Chinese New Year is a colourful time of celebrations, music, dragons, lanterns and luck money. The celebrations in London are a haven for culture and tradition and the joint second largest celebration outside of Asia.
2017 is the year of the Rooster, children who will be born in the new year, as well as those born in 1957, are fire roosters – said to be responsible and trustworthy with a good sense of timekeeping.
In London on the 29th Jan, a parade kicked off at 10 am from Trafalgar Square and circulated central London. This year Trafalgar Square boasted a stage, performances, food and stalls.
For students (especially those with travel cards) this is an excellent opportunity to experience Chinese culture and bag a day out in central for minimal buck. As an advocate for stepping out of your comfort bubble and exploring London, Chinese New Year is a great starting point, though from my experience, requires a bit of planning first.
1. Dress Appropriately
Sadly, this is London in January and caught up in the excitement I had nonchalantly neglected waterproof gear. Even in the high spirits of Chinese new year, it is always a bummer traipsing around with mascara running down your face and clothes squelching as you walk.

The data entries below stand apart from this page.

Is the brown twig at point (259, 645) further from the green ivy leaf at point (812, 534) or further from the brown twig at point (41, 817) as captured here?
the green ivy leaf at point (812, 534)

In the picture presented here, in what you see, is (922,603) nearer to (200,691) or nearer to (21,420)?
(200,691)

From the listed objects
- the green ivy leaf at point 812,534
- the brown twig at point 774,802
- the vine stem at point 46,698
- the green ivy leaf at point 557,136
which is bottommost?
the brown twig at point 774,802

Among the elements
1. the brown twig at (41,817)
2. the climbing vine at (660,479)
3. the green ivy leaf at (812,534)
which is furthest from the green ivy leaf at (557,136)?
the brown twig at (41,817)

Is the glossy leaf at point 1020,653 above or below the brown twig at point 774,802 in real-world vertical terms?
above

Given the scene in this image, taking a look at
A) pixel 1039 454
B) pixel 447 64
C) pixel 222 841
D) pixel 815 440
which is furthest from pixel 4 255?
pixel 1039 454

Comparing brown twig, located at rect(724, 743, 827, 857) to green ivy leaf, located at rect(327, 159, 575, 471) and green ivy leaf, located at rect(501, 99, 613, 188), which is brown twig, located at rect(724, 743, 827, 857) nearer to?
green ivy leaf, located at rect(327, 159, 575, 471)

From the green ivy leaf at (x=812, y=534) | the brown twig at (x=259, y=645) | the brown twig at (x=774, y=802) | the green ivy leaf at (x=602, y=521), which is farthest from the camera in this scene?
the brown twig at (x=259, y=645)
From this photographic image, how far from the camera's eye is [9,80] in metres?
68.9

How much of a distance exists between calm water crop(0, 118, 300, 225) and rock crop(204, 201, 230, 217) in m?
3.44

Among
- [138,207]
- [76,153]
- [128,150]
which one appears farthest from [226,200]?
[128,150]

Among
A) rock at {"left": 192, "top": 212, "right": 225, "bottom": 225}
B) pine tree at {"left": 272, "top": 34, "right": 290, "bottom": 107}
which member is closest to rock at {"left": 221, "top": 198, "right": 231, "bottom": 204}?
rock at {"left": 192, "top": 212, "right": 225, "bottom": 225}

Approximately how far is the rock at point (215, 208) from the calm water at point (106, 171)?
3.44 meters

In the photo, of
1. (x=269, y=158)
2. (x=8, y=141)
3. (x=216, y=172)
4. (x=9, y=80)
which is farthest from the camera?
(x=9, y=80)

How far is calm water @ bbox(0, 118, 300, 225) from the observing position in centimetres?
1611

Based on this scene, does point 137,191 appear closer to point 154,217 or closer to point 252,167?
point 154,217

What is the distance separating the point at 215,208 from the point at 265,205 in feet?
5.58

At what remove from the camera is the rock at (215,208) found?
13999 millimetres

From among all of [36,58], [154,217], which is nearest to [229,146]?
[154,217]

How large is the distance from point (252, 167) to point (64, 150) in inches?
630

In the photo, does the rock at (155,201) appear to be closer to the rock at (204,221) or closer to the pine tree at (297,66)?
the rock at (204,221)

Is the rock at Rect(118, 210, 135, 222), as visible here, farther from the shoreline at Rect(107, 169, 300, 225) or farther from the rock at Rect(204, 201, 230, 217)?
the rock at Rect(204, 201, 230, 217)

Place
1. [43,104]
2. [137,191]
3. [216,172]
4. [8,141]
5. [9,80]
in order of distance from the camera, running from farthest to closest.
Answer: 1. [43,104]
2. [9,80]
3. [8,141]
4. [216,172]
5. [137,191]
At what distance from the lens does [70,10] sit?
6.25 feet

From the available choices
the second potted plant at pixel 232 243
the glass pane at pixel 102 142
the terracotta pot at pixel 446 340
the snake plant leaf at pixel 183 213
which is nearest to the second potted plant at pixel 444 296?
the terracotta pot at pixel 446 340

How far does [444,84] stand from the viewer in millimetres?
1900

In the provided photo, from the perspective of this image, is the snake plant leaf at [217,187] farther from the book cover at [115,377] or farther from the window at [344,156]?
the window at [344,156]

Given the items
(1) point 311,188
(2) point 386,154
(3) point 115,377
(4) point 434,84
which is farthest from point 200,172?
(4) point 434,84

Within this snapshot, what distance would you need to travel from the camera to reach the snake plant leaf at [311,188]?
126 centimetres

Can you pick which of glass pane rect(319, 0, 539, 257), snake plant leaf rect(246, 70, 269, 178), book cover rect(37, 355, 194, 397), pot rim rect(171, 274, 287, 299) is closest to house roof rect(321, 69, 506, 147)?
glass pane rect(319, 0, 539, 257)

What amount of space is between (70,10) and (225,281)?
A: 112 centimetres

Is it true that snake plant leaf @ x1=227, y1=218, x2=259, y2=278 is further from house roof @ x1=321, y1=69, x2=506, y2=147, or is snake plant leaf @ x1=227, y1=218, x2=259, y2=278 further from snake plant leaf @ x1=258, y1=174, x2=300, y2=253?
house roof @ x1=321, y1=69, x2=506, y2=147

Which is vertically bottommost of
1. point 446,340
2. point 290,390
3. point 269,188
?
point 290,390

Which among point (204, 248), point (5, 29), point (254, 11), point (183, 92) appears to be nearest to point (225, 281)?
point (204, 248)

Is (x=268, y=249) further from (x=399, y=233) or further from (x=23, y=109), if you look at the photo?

Do participate in the traditions, however! It is said that wearing particular colours such as red can bring you luck; red is also said to scare off the mythical monster Nian.
2. Get there early
Thousands swamp China Town and Trafalgar square. I arrived around 12 pm and had to queue for the Trafalgar festivities for 30minutes only to be stood at the back of the crowds with this being my best view of the performances;
China town was a stampede! And I never did make it down the main road.
In relation to the parade, better to be there at the start, rather than wandering around central London looking for it later on as I did. This year the only information I could find short notice of the route was that it starts in Trafalgar and ‘travels around central’ ending in Chinatown.
3. Book restaurants in advance
If you’re looking to trial China towns excellent cuisine, unless you want to queue outside in the cold for a possibility of a space, best to book a table beforehand. China town is busy busy busy and everyone is looking to eat Chinese food.
Time out London has some great recommendations for the best restaurants.
4. Immerse yourself
It will always be more interesting to read around the event and learn about the culture then it is to just queue up to see a dancing dragon (which is still a laugh). The theme of London celebrations this year is celebrating the past and present in Chinese culture – ‘China: Today & Yesterday’.
Definitely stick a date in your calendar for Chinese New Year next year and be sure to take a look at all seasonal festivities in London and embrace urban life. Living in a big city can ironically leave you feeling a bit lonely and scare you into hermit habits. Lack of money can also be a restriction though gigs, cocktails and clubs aren’t all London has to offer. Check out the museums, the parks and subscribe to places like Dojo , Fever , Yplan and Time Out who are always sharing free events. It isn’t always lame and if anything a good opportunity to take selfies. These 4 rules tend to apply to most events in London so just show up early, prepared and open minded and London won’t seem so bleak and daunting.